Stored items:
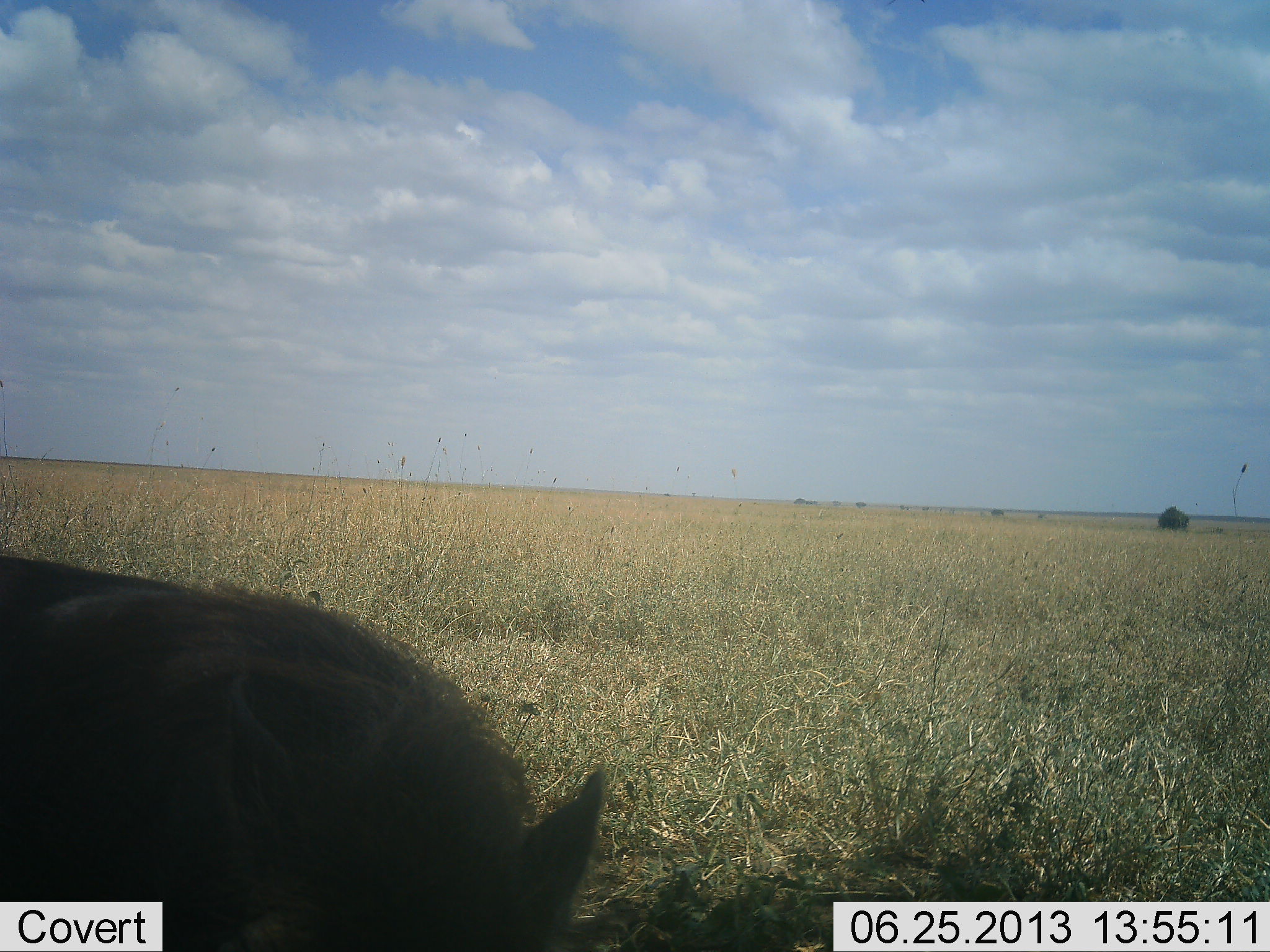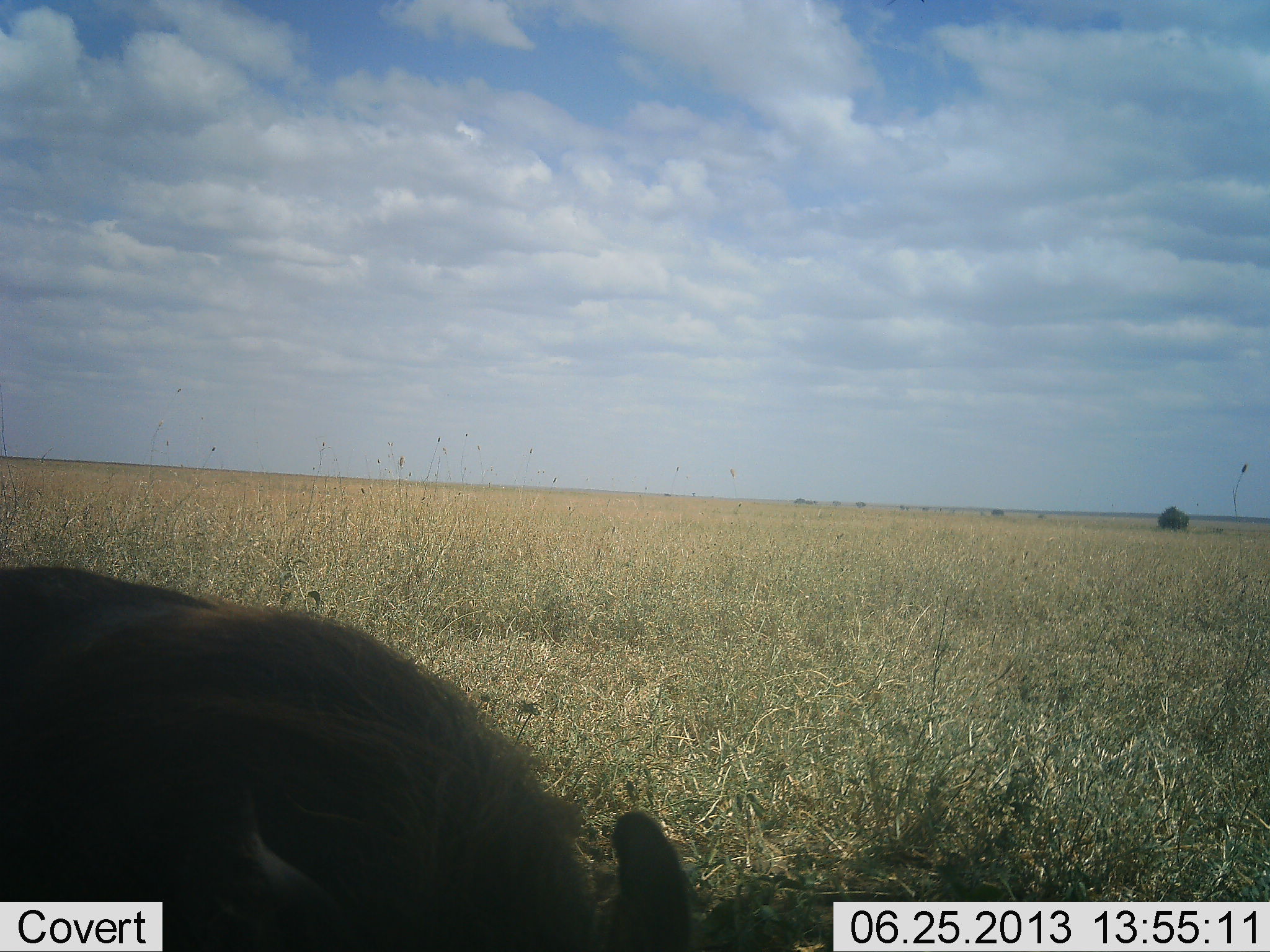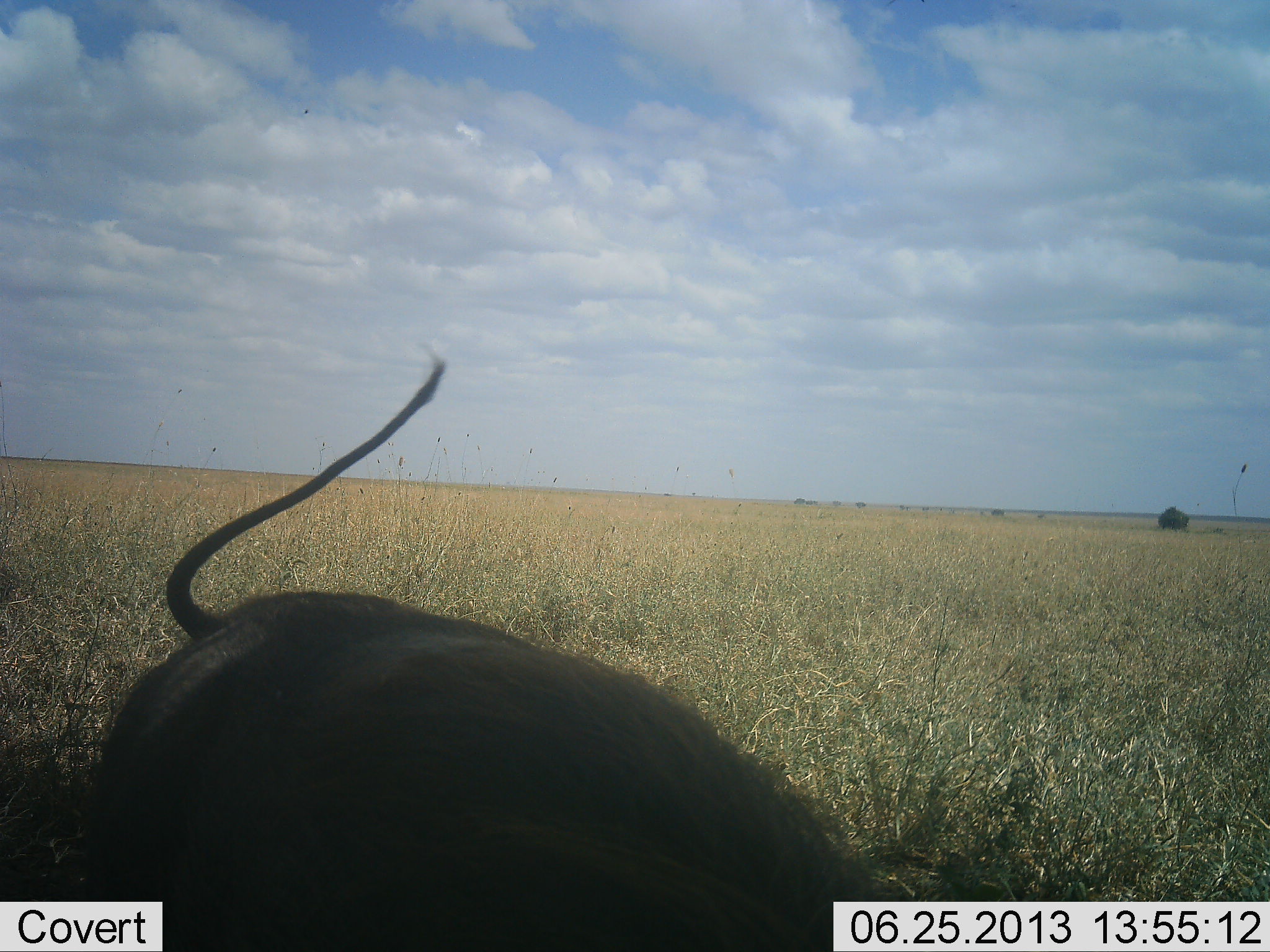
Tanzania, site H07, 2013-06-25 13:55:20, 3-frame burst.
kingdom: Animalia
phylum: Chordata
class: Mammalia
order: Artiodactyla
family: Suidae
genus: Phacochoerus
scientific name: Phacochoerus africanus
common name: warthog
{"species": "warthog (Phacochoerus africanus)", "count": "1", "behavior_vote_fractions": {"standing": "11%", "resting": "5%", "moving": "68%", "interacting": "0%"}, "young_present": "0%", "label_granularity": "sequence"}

---

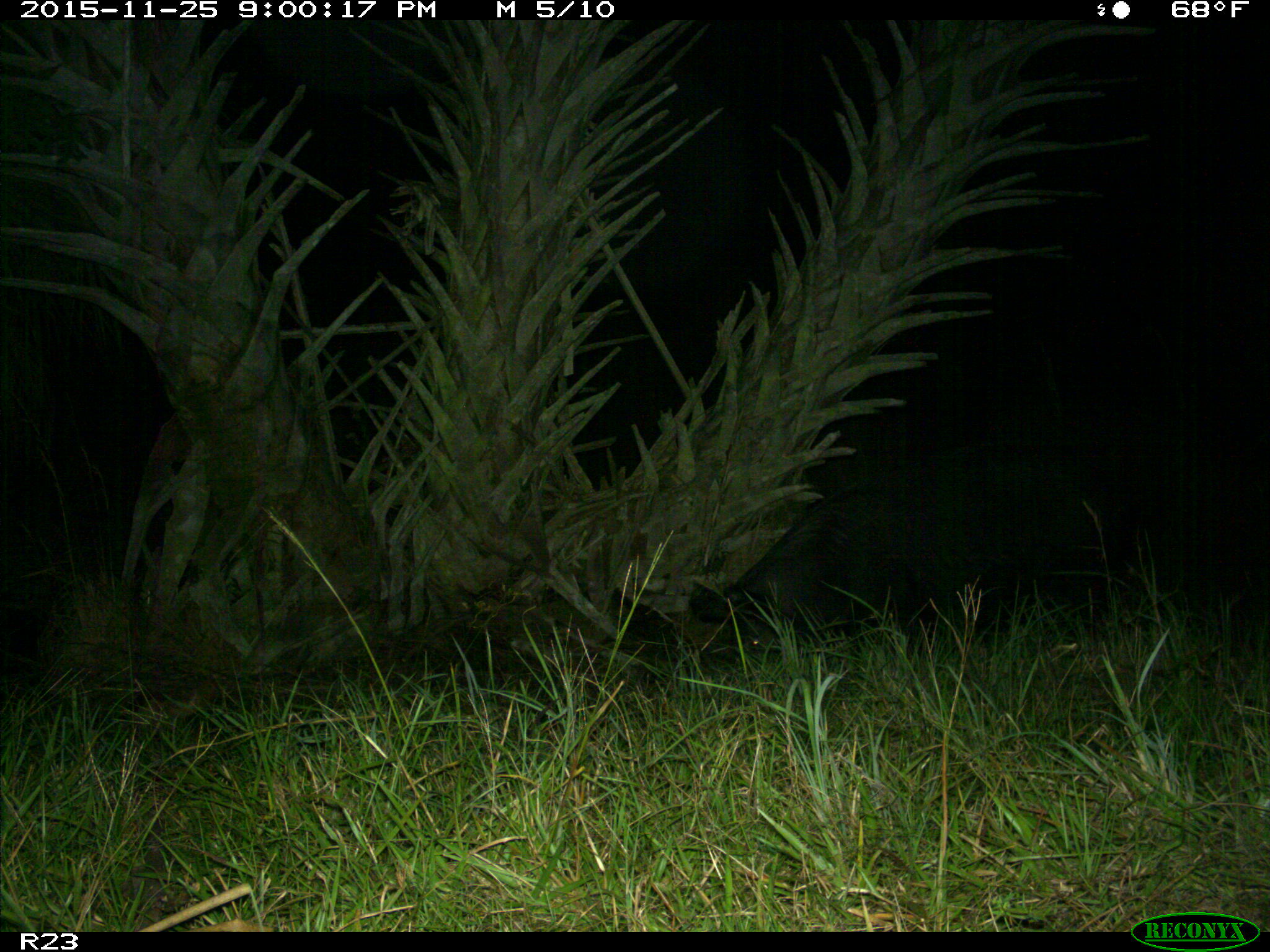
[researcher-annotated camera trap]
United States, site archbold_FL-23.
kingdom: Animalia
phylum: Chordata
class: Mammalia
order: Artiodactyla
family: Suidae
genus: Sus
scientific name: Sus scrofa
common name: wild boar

Problem to work on: Please go over the data above and copy each line with "site" in it.

Response area:
Tanzania, site H07, 2013-06-25 13:55:20, 3-frame burst.
United States, site archbold_FL-23.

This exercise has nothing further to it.